▸ **Ejercicios propuestos**:
[a] Responde a estas preguntas según el relato de la navegación por la ría de Bilbao:
(i) ¿Qué programa emplearon para orientarse durante el trayecto por la ría?
(ii) ¿Cuántas toneladas levantaba la grúa Carola?
(iii) ¿A qué altura sobre el suelo se encuentra la cabina de mandos de la grúa?
[b] Prolonga el relato de la navegación por la ría de Bilbao a partir de la frase del directivo con la que termina.

━━ Texto de referencia

Una vez pasado el puente nos adelantó el barco de los Prácticos y se acercó a nosotros dando muestras de mucha efusividad y haciéndonos fotos. Esto nos hizo suponer que son pocos los veleros que se aventuran a remontar la ría. En ese momento bajamos las velas para seguir la navegación a motor de una forma más segura. El segundo puente que atravesamos fue el de la autopista (43º 17,7’ N; 2º 58,4’ W) con una altura libre impresionante que no supone ningún problema para los veleros. Es de hormigón y sin ningún atractivo. El paisaje de la ría es industrial, con grúas, tinglados portuarios, embarcaderos y desembarcaderos de mercantes, edificios en ruinas, etcétera. Todo este trayecto lo hicimos orientados por el programa de navegación para coches Sygic en el teléfono móvil, porque no teníamos cartografía náutica de la ría y al fin y al cabo ya estábamos navegando por el interior de la ciudad y sus barrios, y la ría tiene bifurcaciones que acaban en fondos de saco portuarios y habríamos perdido mucho tiempo con las equivocaciones. Además, cada vez que nos cruzábamos con un barco le pedíamos indicaciones a voces. Como en todos los ríos, de vez en cuando bajaba algún tronco flotante que había que esquivar, además de alguna basura.

En el último recodo de la ría se hace visible el Museo Marítimo Ría de Bilbao por una grúa de color rojo impresionante que está en sus instalaciones y que se ha dejado como recuerdo de la época industrial de la ría. Se la conoce como “la grúa Carola”, una grúa cigüeña construida en los años cincuenta y que fue la más potente de España (levantaba 60 toneladas; como comparación, las del puerto de Raos, en Santander, levantan 16). Cuando se construyó era de color gris. Funcionó hasta 1984 en que cerraron los astilleros Euskalduna y la adquirió el ayuntamiento bilbaíno que la donó, junto al resto de las instalaciones, para el museo. Su cabina de mandos está a 35 metros sobre el suelo y se movía sobre vías para desplazarse por el muelle. Debe su nombre a una mujer que cruzaba la ría en un «gasolino» desde Deusto para ir a trabajar en Hacienda. Tal era el atractivo de la chica que llegaba a parar la producción del astillero cada vez que pasaba, y la grúa era un sitio privilegiado para seguirla con la vista. Se cuenta que uno de los directivos le dijo:

“Señorita, me saldría más rentable pagarle un taxi todos los días para que no cruzase la ría”.

━━━━
━━ Material proporcionado

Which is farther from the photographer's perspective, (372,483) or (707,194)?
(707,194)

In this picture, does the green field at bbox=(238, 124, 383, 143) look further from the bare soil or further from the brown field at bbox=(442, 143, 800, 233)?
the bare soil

━━━━

▸ **Respuestas**:
[a]
(i) El programa de navegación para coches Sygic, en el teléfono móvil.
(ii) 60 toneladas.
(iii) A 35 metros.

[b]
Hoy será una venerable anciana y espero que el tiempo haya pasado tan bien por ella como por la grúa que la inmortalizó. El recodo del Museo Marítimo es el sitio más río arriba que pudimos alcanzar con el velero, pues enseguida está el puente Euskalduna, con menos de seis metros de vano, que no nos permitía pasar. En la siguiente curva está el famoso Museo Guggenheim. Este muelle de cortesía del Museo Marítimo (43º 16,0’ N; 2º 56,8’ W) es poco conocido y poco frecuentado, a pesar de la comodidad de encontrarse en pleno centro de Bilbao. Nada más llegar nos encontramos una sorpresa inesperada que con el calor que hacía agradecimos mucho: una ducha al aire libre al lado de la ría. Sin preguntar nos apresuramos a enjabonarnos y ducharnos en plena calle. Luego nos dimos cuenta de que es del Club de Piragüismo Bilbobentura, que utiliza ese mismo pantalán, y todos los chicos que volvían de la piragua hacían lo mismo. Cuando por la noche quisimos repetir la ducha había desaparecido. Resulta que es una ducha portátil propiedad del Club y solo la mantienen mientras están en sus instalaciones. Por la noche la retiran.